Voices for Utah Children reports that Utah offers advantages over Texas
SALT LAKE CITY — A new report from Voices for Utah Children says Texas could learn a thing or two from Utah.
Namely, the report places the Beehive State over Texas in terms of economic opportunity and standard of living.
The report is part of a series the organization calls the “Working Families Benchmarking Project,” where analysts compare Utah to other states. According to its web page, Voices for Utah Children is a non-partisan advocate for Utah children and families.
So far in the series, the organization has done side-by-side breakdowns comparing Utah to Colorado, Minnesota, Idaho, Arizona with Texas making the latest entry.
Voices for Utah Children’s Economic Analyst Taylor Throne said, “it seems clear that Texas has more to learn from Utah than vice versa.”
Utah showed up strong in the Economic Opportunity portion of the report, outscoring Texas in 11 of 19 categories.
Throne says Utah’s strengths showed up in a few areas, including labor force participation and a low unemployment rate. “Utah ranks first in the nation for our low level of income inequality, while Texas ranks 38th,” Throne said.
While both states are among the ten states with the lowest investment into education, Utah saw better math and reading scores for 4th and 8th graders. When it comes to education, Utah stands out much more at the university level, with more people attaining higher education.
“We also stand out for intergenerational mobility and rank number one for education funding fairness while Texas ranks 34th,” Throne said.
Standard of living
Where Utah really stood out was in Standard of Living, outpacing the Lone Star State in 20 of 22 categories.

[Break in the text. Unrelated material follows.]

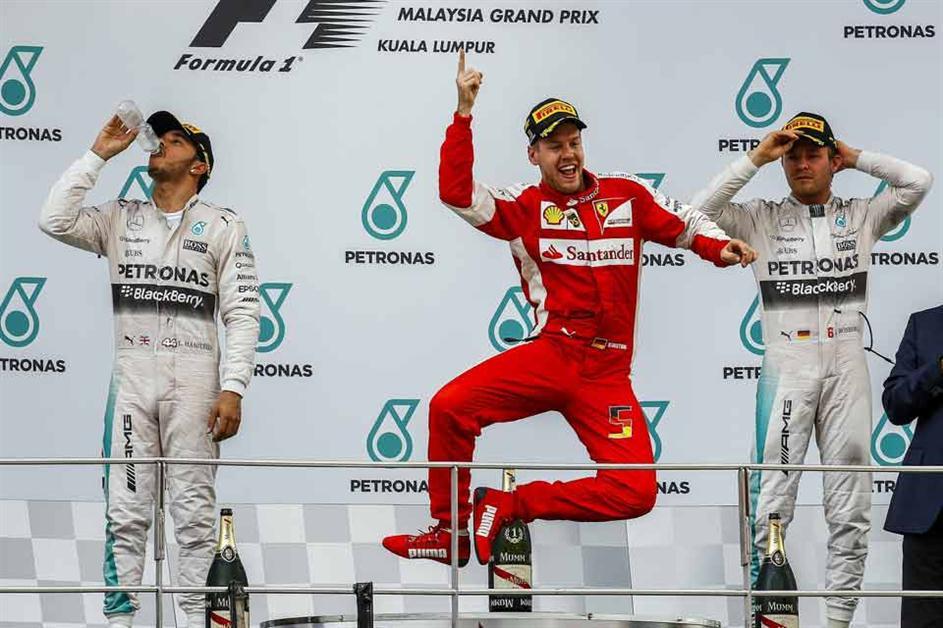 Vettel mostró su alegría tras obtener un importante triunfo para él y para la escudería Ferrari.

Utah’s strengths in this category come from, “lower rates of poverty and uninsured children,” Throne said. “Utah also has shorter commutes, higher homeownership rates, and more volunteerism and voter participation.”
What can Utah learn from Texas?
The report found Texas did outshine the Beehive State in a few areas, “including early childhood education for pre-k and full-day kindergarten,” the report stated.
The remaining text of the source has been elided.